• **DATA PROVIDED**:
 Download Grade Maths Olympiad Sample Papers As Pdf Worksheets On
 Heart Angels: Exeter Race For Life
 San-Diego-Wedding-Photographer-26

...

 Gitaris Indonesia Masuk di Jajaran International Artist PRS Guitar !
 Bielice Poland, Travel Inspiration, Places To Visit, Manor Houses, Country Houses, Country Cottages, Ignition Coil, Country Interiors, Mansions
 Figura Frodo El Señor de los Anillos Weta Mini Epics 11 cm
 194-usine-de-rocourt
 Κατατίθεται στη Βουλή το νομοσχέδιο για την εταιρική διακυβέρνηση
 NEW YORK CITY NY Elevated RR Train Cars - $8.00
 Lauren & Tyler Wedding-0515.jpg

* * *

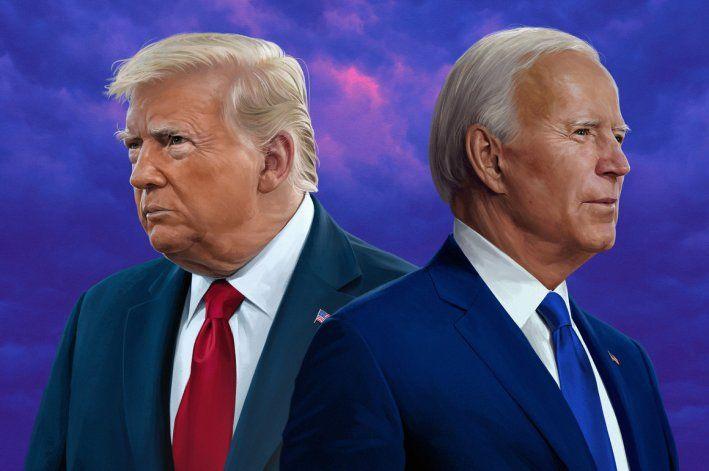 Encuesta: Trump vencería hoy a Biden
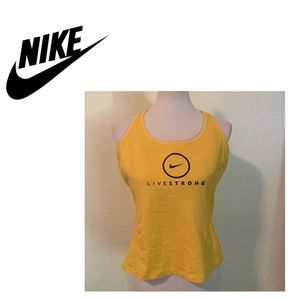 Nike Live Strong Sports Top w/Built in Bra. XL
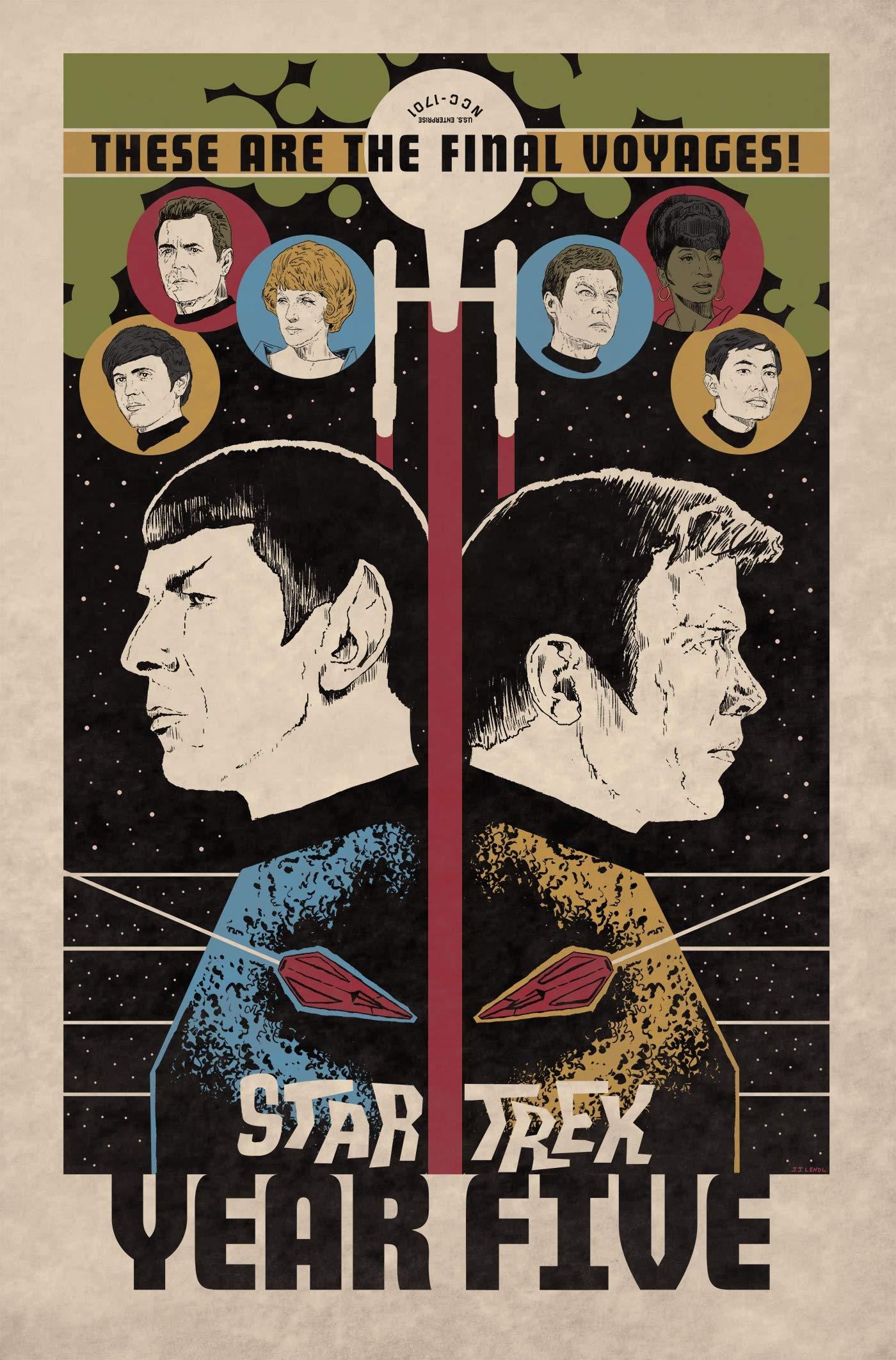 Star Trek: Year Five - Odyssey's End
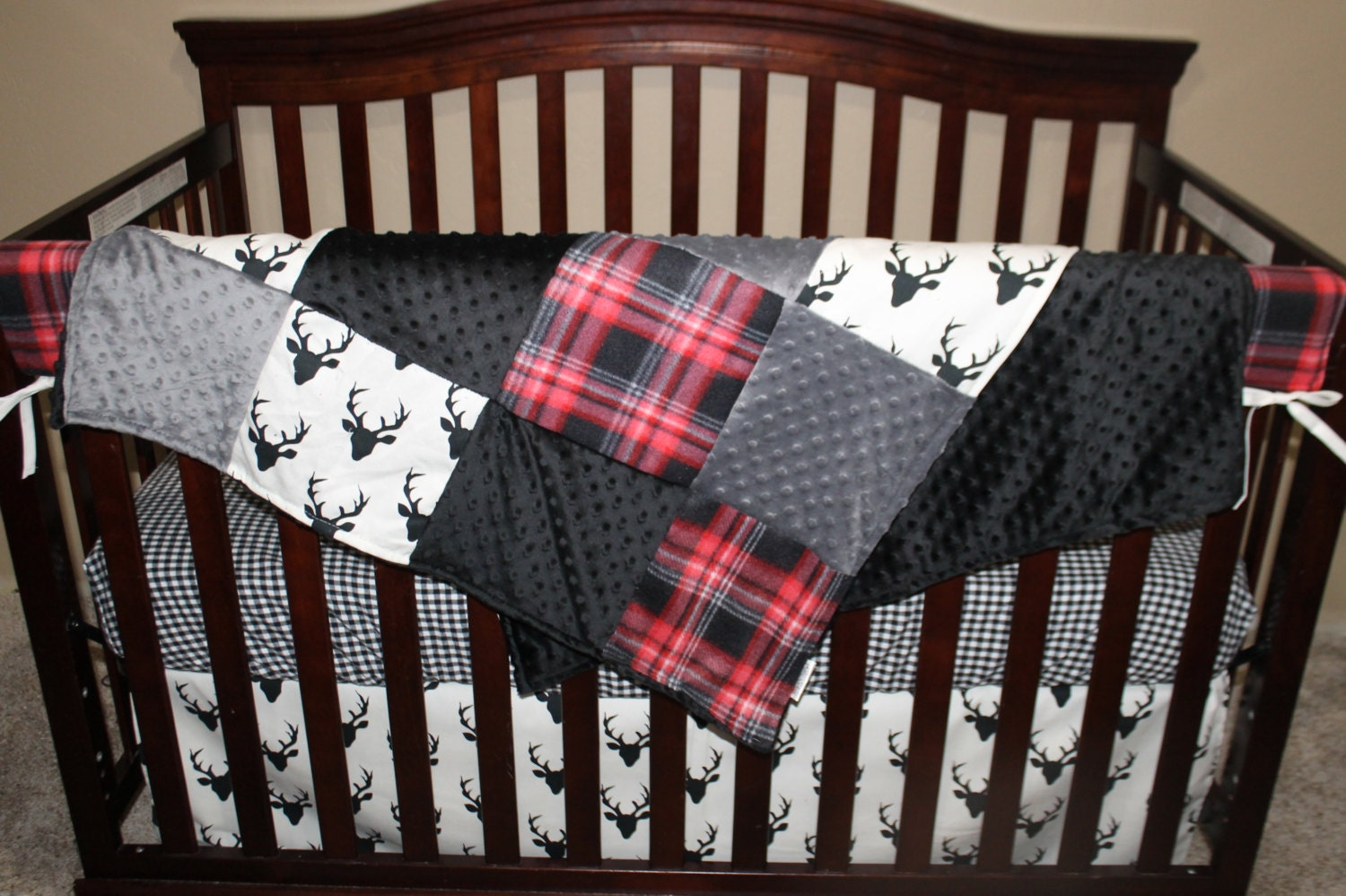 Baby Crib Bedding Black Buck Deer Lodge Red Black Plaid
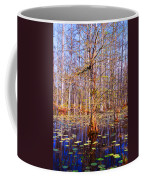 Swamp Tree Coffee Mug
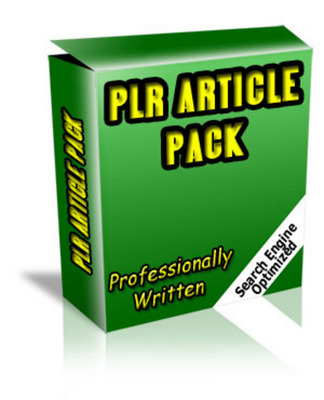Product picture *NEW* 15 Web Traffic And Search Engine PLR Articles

• **EXERCISE**: From the entries above, extract only the lines running from the one containing "Download Grade Maths" through the one containing "San-Diego-Wedding-Photographer-26", inclusive.

• **ANSWER BELOW**:
 Download Grade Maths Olympiad Sample Papers As Pdf Worksheets On
 Heart Angels: Exeter Race For Life
 San-Diego-Wedding-Photographer-26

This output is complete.